In the listing below, find the line with "2016/03/26 IMAIKE GO NOW 2016" and the line with "김성환 동구청장 예비후보가 선거사무소 개소식에서 인사말을 하고있다.", then return them and every line between them exactly, minus the pictures.

━━━━━━━━

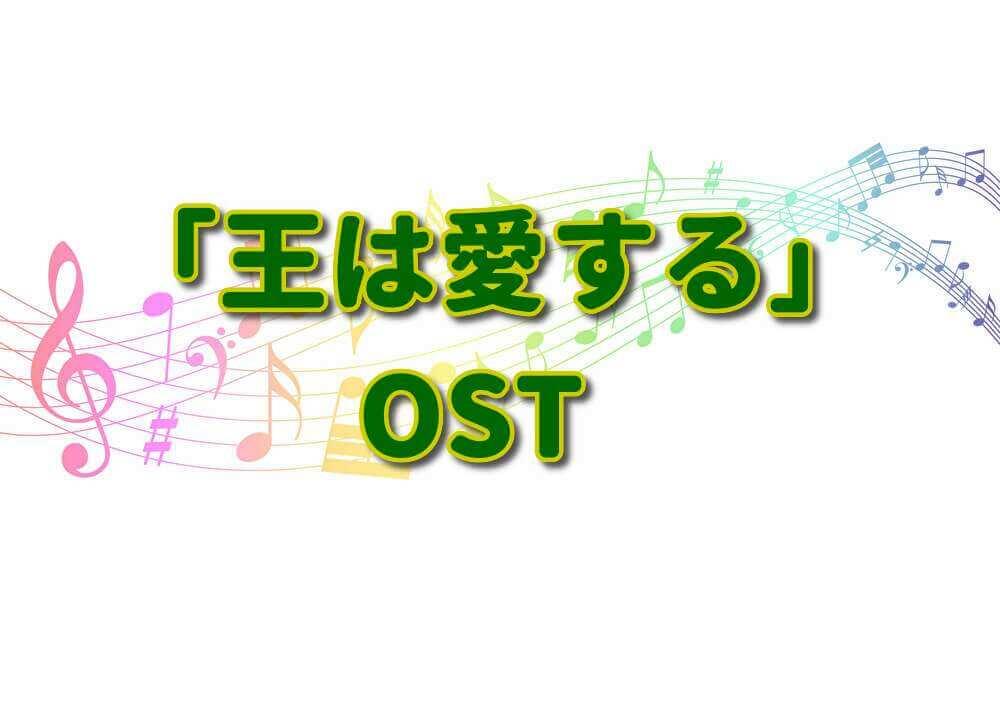 王は愛する OST 紹介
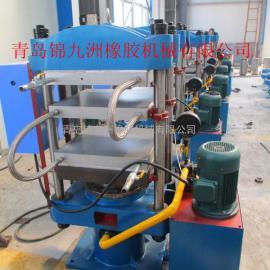 蒸汽加热硫化机,100橡胶硫化机,青岛最便宜的硫化机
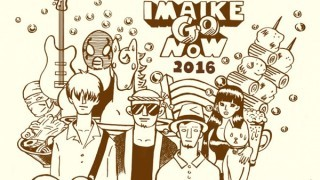 2016/03/26 IMAIKE GO NOW 2016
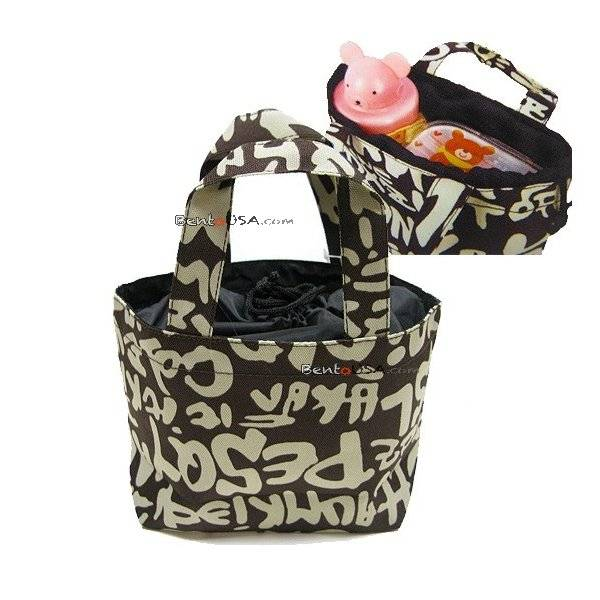 japanese bento accessories lunch bag for bento box brown. Black Bedroom Furniture Sets. Home Design Ideas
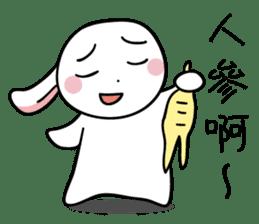 Usagi Rabbit sticker #8334785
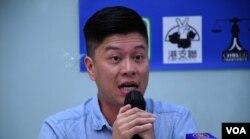 香港職工會聯盟統籌幹事林祖明。(美國之音湯惠芸)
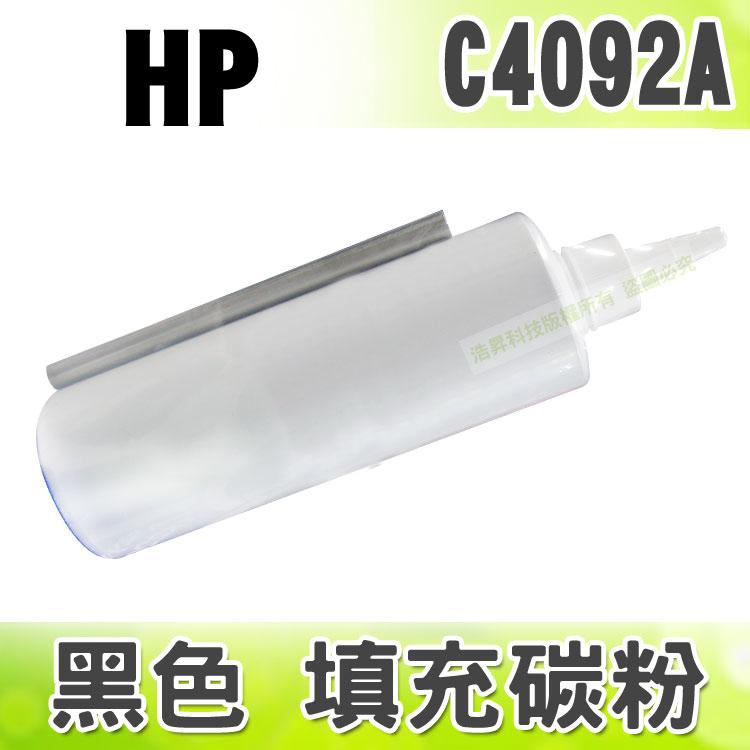 【浩昇科技】HP C4092A 黑色 填充碳粉 適用 LJ-1100/LJ-1100A/LJ-3200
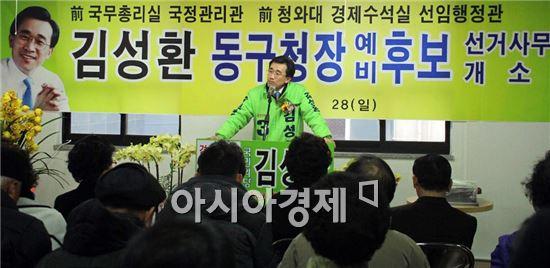 김성환 동구청장 예비후보가 선거사무소 개소식에서 인사말을 하고있다.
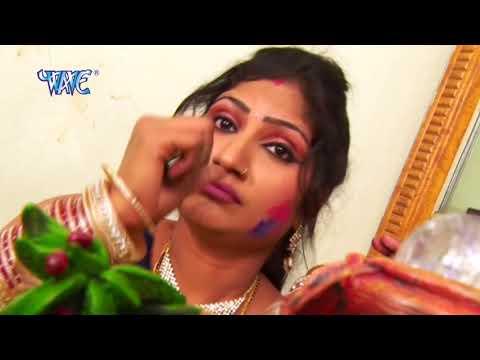 HD Holi Me चोली खोले - Gunjan Singh | Rajaji Holi Me Choli Khole | Bhojpuri Holi Song 2017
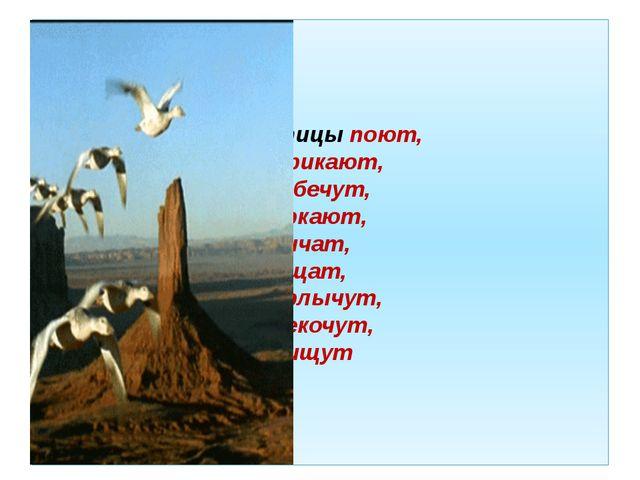 Птицы поют, чирикают, щебечут, каркают, кричат, пищат, курлычут, клекочут, с...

━━━━━━━━

Solution to this task:
 2016/03/26 IMAIKE GO NOW 2016
 japanese bento accessories lunch bag for bento box brown. Black Bedroom Furniture Sets. Home Design Ideas
 Usagi Rabbit sticker #8334785
 香港職工會聯盟統籌幹事林祖明。(美國之音湯惠芸)
 【浩昇科技】HP C4092A 黑色 填充碳粉 適用 LJ-1100/LJ-1100A/LJ-3200
 김성환 동구청장 예비후보가 선거사무소 개소식에서 인사말을 하고있다.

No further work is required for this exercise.